So after fencing practice went well last week, I’ve done a bit more thinking in regards to the Axesperiment. I think that the way I described the reaction to emotions was not quite correct. I would like to try to clarify. I’ll even go back and re-read some of my previous words, much as I despise doing so, just for you! Now if you’ll excuse me, we’re about to get a little philosophical. Maybe even zen.
The issue here is the phrasing of “not feeling at all.” Upon review, that doesn’t feel precise enough. After all, emotions by definition are things that we cannot (in the typical course of things) control; they seem to happen outside the purview of the rational mind. However, I think it is safe to say that the ability to feel emotions is one of the things that make us human. Without emotion, we would end up completely unfeeling
velociraptors sociopaths (or depressed).
Plus, suppressing emotions only seems to make them stronger in the long run. I think that one could make the argument that many of the conflicts stemming from religion in our modern age are the result of denial and suppression. While the issue of religion deserves its own dedicated discussion, permit me one example: the surprising number of anti-gay bigots who are later revealed to be deeply closeted themselves. But I don’t want to get sidetracked; let us for now acknowledge that emotional repression is a Bad Thing™,and thus something to be avoided.
So if we don’t want to block off or bury, where does that leave us? Well, what if we just don’t let things stick? This is where it may start to get zen. When I was fencing, I noticed that the emotions were still there. However, it was most effective to acknowledge their existence and just let them pass on. Emotions would pop up, but rather than giving them attention and legitimacy by focusing on them (in order to suppress; they were already there, so the first step of blocking didn’t work), my mind-Spock basically said “Fascinating” before turning back to the task at hand. I am reminded of the “Litany Against Fear” of the Bene Gesserit in Dune:
I must not fear.
Fear is the mind-killer.
Fear is the little-death that brings total obliteration.
I will face my fear.
I will permit it to pass over me and through me.
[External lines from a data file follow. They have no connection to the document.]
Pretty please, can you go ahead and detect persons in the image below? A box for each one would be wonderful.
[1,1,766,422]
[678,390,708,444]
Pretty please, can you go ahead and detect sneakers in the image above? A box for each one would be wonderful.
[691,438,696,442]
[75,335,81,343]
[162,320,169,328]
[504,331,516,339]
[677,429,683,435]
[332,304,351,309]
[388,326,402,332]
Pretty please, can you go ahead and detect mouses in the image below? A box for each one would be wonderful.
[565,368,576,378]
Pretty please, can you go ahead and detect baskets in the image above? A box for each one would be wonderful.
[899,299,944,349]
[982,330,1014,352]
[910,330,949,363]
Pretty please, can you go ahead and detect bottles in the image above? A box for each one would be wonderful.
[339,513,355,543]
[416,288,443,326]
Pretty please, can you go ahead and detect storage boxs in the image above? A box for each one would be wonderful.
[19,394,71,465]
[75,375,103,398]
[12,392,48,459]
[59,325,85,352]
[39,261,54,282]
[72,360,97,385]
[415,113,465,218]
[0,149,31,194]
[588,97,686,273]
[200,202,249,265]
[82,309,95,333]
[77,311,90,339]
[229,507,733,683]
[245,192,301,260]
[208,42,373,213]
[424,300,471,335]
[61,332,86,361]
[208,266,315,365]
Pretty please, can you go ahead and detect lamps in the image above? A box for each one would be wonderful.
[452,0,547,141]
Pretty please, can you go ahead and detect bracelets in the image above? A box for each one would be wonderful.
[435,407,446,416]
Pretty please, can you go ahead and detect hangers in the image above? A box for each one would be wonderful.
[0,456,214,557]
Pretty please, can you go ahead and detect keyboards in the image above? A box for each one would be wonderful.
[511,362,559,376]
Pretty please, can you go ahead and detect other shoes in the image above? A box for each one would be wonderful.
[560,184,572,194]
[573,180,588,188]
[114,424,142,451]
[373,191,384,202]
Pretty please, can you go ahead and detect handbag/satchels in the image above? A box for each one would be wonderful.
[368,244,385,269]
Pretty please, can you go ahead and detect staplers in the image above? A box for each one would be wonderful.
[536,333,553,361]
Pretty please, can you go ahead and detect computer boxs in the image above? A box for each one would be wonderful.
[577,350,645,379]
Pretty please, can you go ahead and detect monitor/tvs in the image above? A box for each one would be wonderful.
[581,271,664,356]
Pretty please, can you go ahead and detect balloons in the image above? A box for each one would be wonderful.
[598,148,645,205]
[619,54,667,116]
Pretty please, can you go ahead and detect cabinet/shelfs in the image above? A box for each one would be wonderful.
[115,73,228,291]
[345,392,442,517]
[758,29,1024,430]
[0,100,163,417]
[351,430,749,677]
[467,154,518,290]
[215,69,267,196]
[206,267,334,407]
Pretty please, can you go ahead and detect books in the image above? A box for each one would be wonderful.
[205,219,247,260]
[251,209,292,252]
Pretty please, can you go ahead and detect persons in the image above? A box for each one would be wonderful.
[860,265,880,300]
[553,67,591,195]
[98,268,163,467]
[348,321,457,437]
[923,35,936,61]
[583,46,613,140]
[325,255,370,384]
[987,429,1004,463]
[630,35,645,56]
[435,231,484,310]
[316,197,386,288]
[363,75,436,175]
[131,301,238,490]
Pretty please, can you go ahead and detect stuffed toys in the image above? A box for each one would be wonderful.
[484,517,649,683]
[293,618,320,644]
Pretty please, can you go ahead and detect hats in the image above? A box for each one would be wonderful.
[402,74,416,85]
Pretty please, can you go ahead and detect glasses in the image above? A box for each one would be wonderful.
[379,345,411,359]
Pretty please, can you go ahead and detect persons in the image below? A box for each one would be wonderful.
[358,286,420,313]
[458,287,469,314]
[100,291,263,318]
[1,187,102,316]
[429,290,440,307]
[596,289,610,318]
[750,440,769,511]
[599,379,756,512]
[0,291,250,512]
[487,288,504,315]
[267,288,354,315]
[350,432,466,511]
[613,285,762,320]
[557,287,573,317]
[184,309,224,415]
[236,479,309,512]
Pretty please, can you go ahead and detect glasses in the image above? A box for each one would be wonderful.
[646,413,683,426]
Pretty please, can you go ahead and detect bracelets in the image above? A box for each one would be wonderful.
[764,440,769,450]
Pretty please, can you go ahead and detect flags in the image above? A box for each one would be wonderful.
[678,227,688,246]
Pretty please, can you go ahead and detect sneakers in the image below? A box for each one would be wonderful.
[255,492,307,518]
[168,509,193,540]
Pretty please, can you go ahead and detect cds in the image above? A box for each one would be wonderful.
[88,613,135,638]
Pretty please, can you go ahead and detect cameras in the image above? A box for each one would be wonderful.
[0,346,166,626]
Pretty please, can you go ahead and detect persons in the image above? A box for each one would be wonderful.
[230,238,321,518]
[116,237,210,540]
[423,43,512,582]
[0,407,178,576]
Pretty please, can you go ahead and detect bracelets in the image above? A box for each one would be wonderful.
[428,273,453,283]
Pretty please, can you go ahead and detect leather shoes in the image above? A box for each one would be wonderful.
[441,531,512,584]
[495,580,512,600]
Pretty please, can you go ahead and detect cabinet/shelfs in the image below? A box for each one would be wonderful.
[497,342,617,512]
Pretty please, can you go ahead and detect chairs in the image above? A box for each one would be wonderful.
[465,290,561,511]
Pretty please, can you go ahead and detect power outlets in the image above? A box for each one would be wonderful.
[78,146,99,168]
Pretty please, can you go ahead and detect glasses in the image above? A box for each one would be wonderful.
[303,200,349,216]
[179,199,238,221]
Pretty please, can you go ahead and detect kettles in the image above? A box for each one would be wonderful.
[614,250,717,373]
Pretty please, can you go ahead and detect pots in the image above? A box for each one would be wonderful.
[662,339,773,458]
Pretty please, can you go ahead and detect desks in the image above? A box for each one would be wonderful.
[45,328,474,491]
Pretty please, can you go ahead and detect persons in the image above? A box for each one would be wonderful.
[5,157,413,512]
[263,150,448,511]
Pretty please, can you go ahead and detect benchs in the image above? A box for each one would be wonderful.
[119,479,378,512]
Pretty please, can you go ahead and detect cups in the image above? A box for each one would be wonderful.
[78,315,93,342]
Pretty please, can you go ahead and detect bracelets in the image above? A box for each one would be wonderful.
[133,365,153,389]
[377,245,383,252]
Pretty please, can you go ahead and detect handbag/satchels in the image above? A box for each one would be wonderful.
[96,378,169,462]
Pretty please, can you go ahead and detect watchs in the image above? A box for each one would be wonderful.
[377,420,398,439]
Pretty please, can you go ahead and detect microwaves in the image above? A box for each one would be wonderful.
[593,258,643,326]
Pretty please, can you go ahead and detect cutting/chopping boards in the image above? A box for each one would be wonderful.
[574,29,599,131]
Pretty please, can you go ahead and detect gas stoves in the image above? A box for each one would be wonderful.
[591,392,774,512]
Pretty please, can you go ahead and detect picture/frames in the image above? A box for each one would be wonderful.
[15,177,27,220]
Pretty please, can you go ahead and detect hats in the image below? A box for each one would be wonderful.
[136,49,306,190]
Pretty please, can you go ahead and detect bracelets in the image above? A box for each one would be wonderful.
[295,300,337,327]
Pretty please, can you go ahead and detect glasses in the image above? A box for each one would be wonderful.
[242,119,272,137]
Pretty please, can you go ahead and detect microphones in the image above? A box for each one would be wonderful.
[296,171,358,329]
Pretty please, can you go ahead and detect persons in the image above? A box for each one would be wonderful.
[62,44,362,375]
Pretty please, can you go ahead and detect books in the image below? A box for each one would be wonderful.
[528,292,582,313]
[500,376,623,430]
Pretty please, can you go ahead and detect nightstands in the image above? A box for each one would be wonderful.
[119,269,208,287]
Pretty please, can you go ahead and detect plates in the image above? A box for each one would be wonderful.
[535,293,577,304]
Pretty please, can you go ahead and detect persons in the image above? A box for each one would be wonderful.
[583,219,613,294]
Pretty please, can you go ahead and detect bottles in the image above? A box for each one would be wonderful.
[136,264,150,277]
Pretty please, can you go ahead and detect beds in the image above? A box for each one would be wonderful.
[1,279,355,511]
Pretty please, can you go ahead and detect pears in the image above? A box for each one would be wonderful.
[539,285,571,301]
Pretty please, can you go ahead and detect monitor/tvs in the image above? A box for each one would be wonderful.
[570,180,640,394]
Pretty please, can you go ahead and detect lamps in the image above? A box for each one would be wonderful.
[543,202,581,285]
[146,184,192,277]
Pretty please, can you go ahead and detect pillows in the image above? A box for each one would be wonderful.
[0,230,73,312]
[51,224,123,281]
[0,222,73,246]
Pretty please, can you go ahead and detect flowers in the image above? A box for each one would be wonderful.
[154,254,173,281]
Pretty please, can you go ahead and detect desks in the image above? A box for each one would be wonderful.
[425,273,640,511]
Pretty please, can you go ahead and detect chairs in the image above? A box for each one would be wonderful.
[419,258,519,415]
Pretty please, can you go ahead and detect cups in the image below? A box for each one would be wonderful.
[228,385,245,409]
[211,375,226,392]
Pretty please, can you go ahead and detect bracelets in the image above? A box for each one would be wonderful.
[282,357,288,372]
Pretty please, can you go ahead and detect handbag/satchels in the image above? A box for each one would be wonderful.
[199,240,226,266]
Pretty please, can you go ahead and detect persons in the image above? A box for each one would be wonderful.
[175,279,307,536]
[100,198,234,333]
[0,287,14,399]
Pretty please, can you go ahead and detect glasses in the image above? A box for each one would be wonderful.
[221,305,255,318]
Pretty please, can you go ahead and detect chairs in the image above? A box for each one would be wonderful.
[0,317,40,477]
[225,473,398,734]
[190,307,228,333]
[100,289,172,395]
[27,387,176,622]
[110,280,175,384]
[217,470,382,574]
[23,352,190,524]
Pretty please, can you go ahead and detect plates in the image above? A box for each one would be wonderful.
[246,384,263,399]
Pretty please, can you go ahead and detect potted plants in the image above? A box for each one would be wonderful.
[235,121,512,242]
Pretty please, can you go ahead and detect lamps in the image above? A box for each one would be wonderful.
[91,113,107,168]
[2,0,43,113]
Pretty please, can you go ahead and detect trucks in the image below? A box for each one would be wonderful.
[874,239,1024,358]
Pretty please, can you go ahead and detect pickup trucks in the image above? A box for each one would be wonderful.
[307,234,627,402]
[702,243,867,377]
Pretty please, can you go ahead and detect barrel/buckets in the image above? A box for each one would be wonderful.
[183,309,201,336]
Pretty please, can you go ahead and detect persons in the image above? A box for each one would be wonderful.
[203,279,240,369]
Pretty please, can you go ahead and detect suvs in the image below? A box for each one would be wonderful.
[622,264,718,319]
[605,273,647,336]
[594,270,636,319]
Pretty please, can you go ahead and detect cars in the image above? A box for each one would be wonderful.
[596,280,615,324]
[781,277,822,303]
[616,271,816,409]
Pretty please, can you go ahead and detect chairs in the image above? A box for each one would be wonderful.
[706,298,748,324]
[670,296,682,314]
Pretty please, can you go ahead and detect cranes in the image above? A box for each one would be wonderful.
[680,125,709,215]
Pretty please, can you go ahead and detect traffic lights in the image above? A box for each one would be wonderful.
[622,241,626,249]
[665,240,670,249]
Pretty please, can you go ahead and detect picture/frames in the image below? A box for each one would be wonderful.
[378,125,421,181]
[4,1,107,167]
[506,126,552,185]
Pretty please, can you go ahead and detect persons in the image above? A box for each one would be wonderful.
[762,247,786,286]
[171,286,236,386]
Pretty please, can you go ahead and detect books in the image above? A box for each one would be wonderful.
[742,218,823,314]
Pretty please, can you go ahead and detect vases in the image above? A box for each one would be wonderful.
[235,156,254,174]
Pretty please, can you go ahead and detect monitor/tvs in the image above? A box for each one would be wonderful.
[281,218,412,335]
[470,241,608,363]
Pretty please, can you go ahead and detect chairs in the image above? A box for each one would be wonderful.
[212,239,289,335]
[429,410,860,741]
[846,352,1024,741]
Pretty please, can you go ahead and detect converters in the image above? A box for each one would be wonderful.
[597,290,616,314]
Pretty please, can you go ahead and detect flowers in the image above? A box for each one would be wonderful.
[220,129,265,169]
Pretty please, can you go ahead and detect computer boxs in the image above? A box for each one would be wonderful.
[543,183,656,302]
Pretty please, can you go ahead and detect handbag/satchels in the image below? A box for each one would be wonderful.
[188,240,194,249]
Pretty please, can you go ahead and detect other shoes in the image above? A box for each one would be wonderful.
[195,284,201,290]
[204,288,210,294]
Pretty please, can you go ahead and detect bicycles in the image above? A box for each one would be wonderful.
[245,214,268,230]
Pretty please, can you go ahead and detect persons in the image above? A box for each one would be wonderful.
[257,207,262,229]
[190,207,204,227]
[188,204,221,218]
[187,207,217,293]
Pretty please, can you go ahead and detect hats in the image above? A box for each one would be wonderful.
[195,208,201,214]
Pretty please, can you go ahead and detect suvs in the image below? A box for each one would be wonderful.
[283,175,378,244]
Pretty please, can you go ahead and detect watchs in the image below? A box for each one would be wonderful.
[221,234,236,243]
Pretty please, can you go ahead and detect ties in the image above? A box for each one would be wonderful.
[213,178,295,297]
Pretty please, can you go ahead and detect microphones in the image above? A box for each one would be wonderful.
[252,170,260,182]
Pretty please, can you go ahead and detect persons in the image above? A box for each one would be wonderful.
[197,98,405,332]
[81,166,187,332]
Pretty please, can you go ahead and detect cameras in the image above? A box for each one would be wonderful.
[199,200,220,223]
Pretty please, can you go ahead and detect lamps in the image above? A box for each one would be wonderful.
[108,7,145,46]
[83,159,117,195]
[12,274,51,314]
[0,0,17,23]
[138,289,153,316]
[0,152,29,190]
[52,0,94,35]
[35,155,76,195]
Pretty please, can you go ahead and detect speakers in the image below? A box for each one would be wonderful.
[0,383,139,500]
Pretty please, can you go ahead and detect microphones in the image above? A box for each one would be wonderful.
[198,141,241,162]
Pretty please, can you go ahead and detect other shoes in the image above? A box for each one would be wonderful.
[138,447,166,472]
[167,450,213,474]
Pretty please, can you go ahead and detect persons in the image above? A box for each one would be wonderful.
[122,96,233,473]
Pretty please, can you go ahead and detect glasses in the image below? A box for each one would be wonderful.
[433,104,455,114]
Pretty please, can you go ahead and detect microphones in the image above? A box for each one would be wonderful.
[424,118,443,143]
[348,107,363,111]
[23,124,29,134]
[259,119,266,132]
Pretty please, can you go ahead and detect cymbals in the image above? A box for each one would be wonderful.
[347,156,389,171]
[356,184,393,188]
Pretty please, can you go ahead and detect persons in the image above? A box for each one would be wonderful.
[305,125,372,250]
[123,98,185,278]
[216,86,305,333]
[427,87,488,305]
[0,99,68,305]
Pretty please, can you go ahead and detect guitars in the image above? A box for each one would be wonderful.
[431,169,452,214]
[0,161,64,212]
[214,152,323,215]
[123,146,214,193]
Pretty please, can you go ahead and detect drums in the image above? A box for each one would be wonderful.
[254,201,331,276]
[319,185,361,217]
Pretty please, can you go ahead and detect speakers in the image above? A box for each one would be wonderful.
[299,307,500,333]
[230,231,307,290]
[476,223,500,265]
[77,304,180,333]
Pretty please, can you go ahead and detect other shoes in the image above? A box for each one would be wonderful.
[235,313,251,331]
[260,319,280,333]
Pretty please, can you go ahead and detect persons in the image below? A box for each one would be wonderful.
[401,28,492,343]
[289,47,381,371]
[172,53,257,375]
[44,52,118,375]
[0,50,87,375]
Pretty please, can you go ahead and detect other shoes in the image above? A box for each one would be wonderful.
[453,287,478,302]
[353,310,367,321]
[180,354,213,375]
And when it has gone past I will turn the inner eye to see its path.
Where the fear has gone there will be nothing.
Only I will remain.
It may sound corny and new-agey, but while we may not be able to control what we feel, we do have some hope of controlling how we respond to emotions. And why would we want to control what we feel? Emotion acts as a randomizing factor, keeping life interesting and engaging. The loss of emotion robs life of much of what makes it worth living; I have enough problems remembering to feel in day-to-day life that I don’t need to actively avoid it when I’m having fun with my hobbies.